Agents accumulate context across sessions through a two-layer persistent memory system: automatic context injection at startup, and explicit tools for reading and writing memory during a session.
LLM conversations are ephemeral. When a session ends, everything the agent learned — decisions made, strategies discussed, user preferences discovered — vanishes. Session replay (resuming old conversations) solves continuity within a single thread, but agents need to carry forward distilled knowledge across unrelated sessions.
The memory system gives agents a persistent scratch space they control. No automatic summarization, no RAG pipeline, no hidden magic. The agent decides what matters enough to remember and writes it to disk. What's on disk survives. What isn't doesn't.
At startup, the harness checks for CONTEXT.md in the agent's memory directory. If present, its contents are injected into the system prompt:
[Agent identity — IDENTITY.md]
[Persistent memory — CONTEXT.md, if present]
[Current date, time, timezone]
[Workspace path]
[Environment onboarding]
[Verification protocol]
[Session continuity]
[Sub-agent coordination]
The agent sees this context immediately — no tool call needed. This is the "what you already know" layer. A fresh agent with no CONTEXT.md starts with a blank slate. An experienced agent starts with accumulated knowledge.
During a session, agents have five tools for managing memory:
| Tool | Purpose |
|---|---|
memory_read |
Read any file from the memory directory |
memory_write |
Write or overwrite a memory file |
memory_replace |
Surgical string replacement (must be unique match) |
memory_insert |
Insert text at a specific line |
memory_list |
List all memory files |
These are standard MCP tools — the agent discovers them at runtime like any other tool. Nothing about the memory system is hardcoded into agent definitions.
~/.mastersof-ai/agents/{name}/memory/
├── CONTEXT.md — Primary memory (auto-loaded into system prompt)

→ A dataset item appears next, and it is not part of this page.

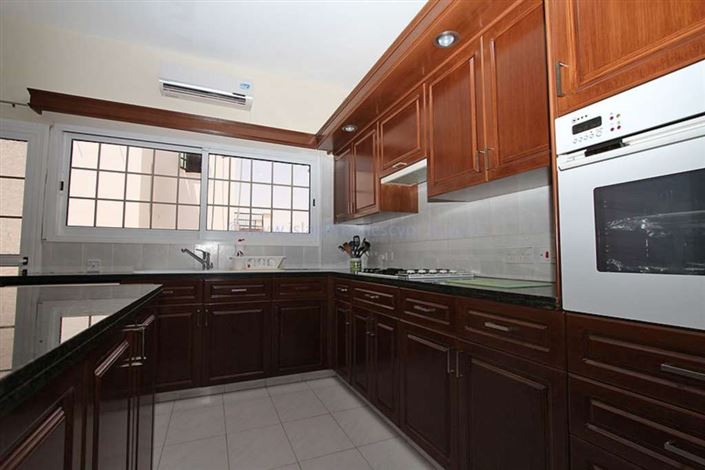 Image No.14-5 Bed Villa / Detached for sale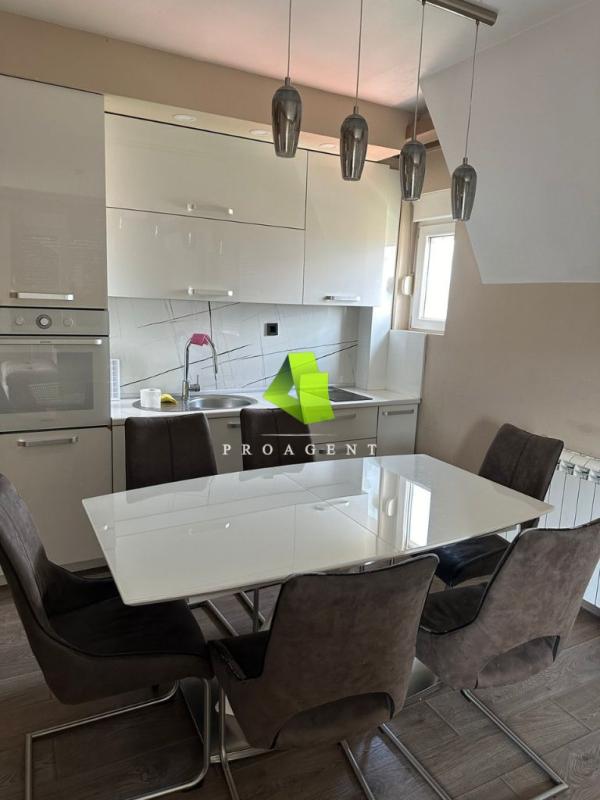 Slika 1 - Lep dvoiposoban stan sa stvarima u Mokranjčevoj, Palilula ID#6176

├── strategy.md — Whatever the agent decides to track
├── decisions.md — Whatever the agent decides to track
└── ... — No schema imposed
Memory is per-agent and fully isolated. The researcher agent's memory is separate from the analyst agent's memory. There's no shared memory across agents (by design — agents have different contexts and concerns).
Agent-controlled, not automatic. The harness never writes to memory on the agent's behalf. No auto-summarization at session end, no background indexing, no decay algorithms. The agent calls memory_write when it has something worth persisting, or it doesn't. This is deliberate:
- Agents know what's important in their domain better than a generic summarizer
- Explicit writes are debuggable — you can read the memory files and see exactly what persisted
- No surprise context pollution from bad auto-summaries
Files, not databases. Memory is plain markdown files on disk. You can read them, edit them, back them up, or delete them with standard tools. An agent's memory is inspectable and portable.
CONTEXT.md is the primary file, not the only file. Only CONTEXT.md is auto-loaded into the system prompt. But agents can create and read any number of additional memory files. This lets agents organize knowledge — keep the system prompt lean with high-level context in CONTEXT.md, and store detailed reference material in separate files they read on demand.
Memory tools are enabled by default. Disable them in ~/.mastersof-ai/config.yaml:
tools:
memory:
enabled: falseWhen disabled, memory tools are not registered as MCP servers. The CONTEXT.md auto-load still works — it's part of system prompt assembly, not the tool system.
| Approach | Tradeoff |
|---|---|
| Session replay (resume) | Preserves full context but only within one conversation thread |
| Auto-summarization | Convenient but lossy — the model decides what to compress, often badly |
| RAG / vector search | Good for large knowledge bases, overkill for agent working memory |
| Explicit memory tools (this system) | Agent decides what to persist, nothing is lost or hallucinated, fully inspectable |
The harness uses session replay and memory. They complement each other: resume a session for continuity within a thread, memory for knowledge that spans sessions.